== PASSAGE GIVEN ==
◇ ◇ ◇ ◇
If the switch has enough power for all the powered devices, they all come up. If enough power is available for all powered devices connected to the switch, power is turned on to all devices. If there is not enough available PoE, or if a device is disconnected and reconnected while other devices are waiting for power, it cannot be determined which devices are granted or are denied power.

If granting power would exceed the system power budget, the switch denies power, ensures that power to the port is turned off, generates a syslog message, and updates the LEDs. After power has been denied, the switch periodically rechecks the power budget and continues to attempt to grant the request for power.

If a device being powered by the switch is then connected to wall power, the switch might continue to power the device. The switch might continue to report that it is still powering the device whether the device is being powered by the switch or receiving power from an AC power source.

If a powered device is removed, the switch automatically detects the disconnect and removes power from the port. You can connect a nonpowered device without damaging it.

You can specify the maximum wattage that is allowed on the port. If the IEEE class maximum wattage of the powered device is greater than the configured maximum value, the switch does not provide power to the port. If the switch powers a powered device, but the powered device later requests through CDP messages more than the configured maximum value, the switch removes power to the port. The power that was allocated to the powered device is reclaimed into the global power budget. If you do not specify a wattage, the switch delivers the maximum value. Use the auto setting on any PoE port. The auto mode is the default setting.

static—The switch pre-allocates power to the port (even when no powered device is connected) and guarantees that power will be available for the port. The switch allocates the port configured maximum wattage, and the amount is never adjusted through the IEEE class or by CDP messages from the powered device. Because power is pre-allocated, any powered device that uses less than or equal to the maximum wattage is guaranteed to be powered when it is connected to the static port. The port no longer participates in the first-come, first-served model.

However, if the powered-device IEEE class is greater than the maximum wattage, the switch does not supply power to it. If the switch learns through CDP messages that the powered device needs more than the maximum wattage, the powered device is shutdown.
◇ ◇ ◇ ◇
== STORED RECORDS ==
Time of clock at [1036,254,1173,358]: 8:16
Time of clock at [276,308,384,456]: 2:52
◇ ◇ ◇ ◇
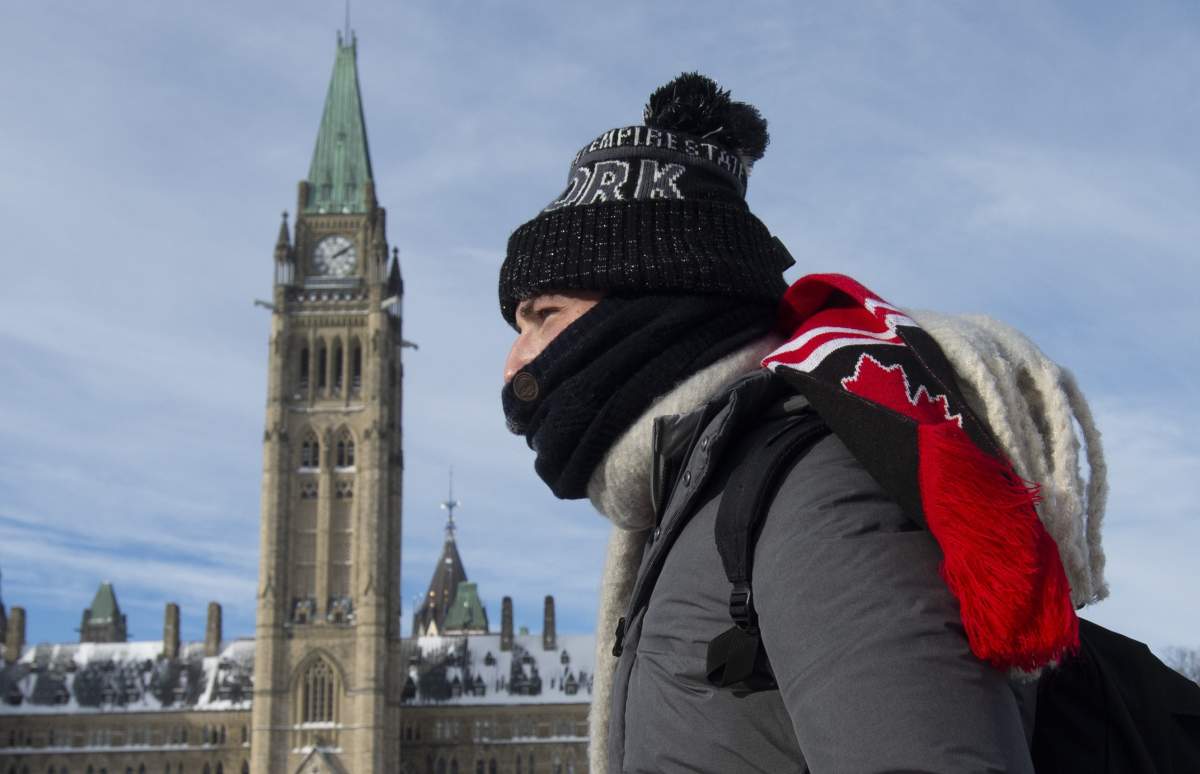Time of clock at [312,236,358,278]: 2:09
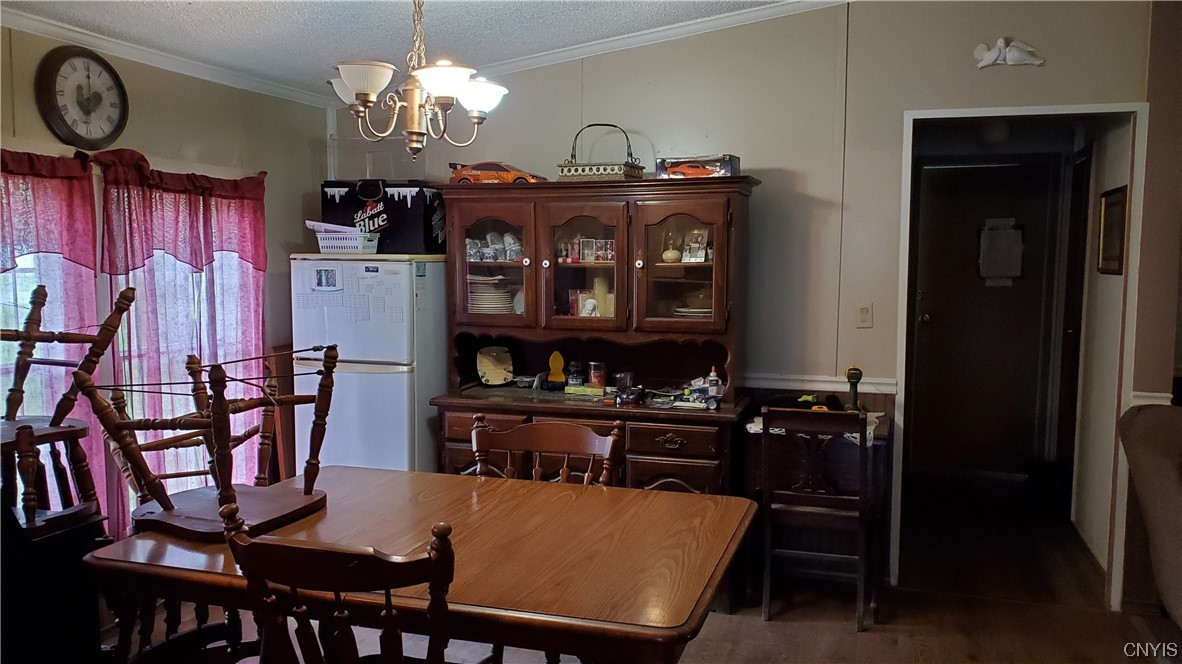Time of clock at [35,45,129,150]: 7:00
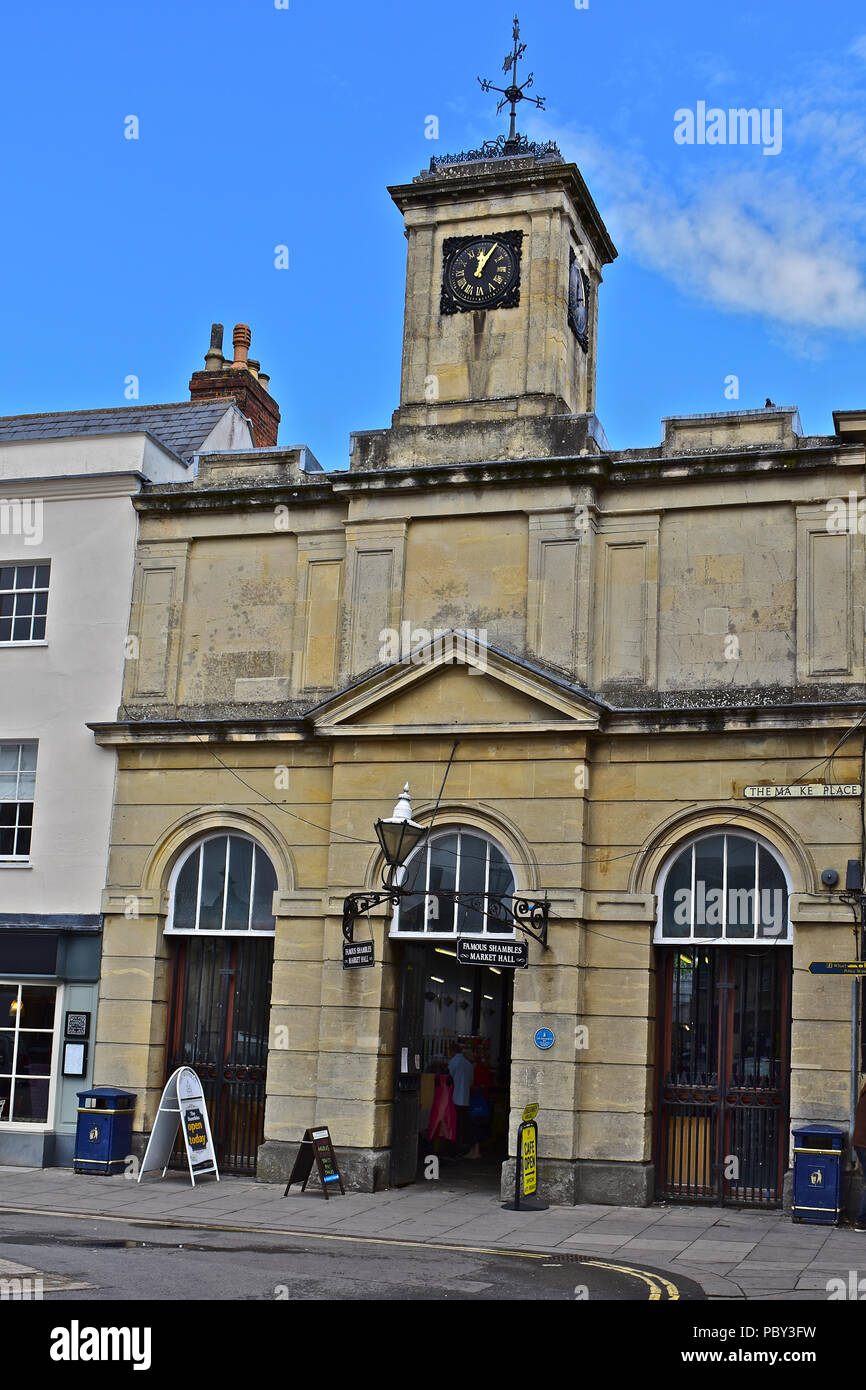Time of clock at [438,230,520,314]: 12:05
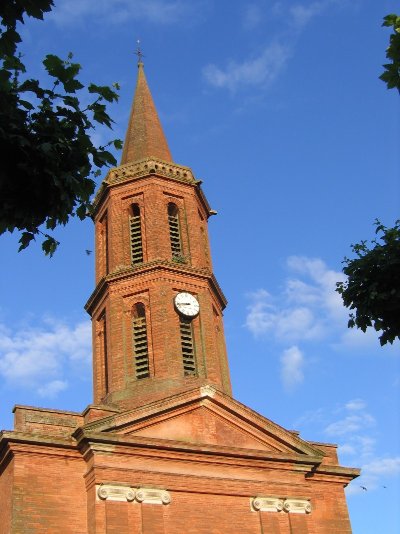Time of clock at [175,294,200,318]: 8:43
◇ ◇ ◇ ◇
== TASK INSTRUCTIONS ==
Reproduce the PoE passage word for word, beginning at the words "If a powered" and stopping after "the default setting.". Work from the PoE passage alone.

== RESULT OF THE TASK ==
If a powered device is removed, the switch automatically detects the disconnect and removes power from the port. You can connect a nonpowered device without damaging it.

You can specify the maximum wattage that is allowed on the port. If the IEEE class maximum wattage of the powered device is greater than the configured maximum value, the switch does not provide power to the port. If the switch powers a powered device, but the powered device later requests through CDP messages more than the configured maximum value, the switch removes power to the port. The power that was allocated to the powered device is reclaimed into the global power budget. If you do not specify a wattage, the switch delivers the maximum value. Use the auto setting on any PoE port. The auto mode is the default setting.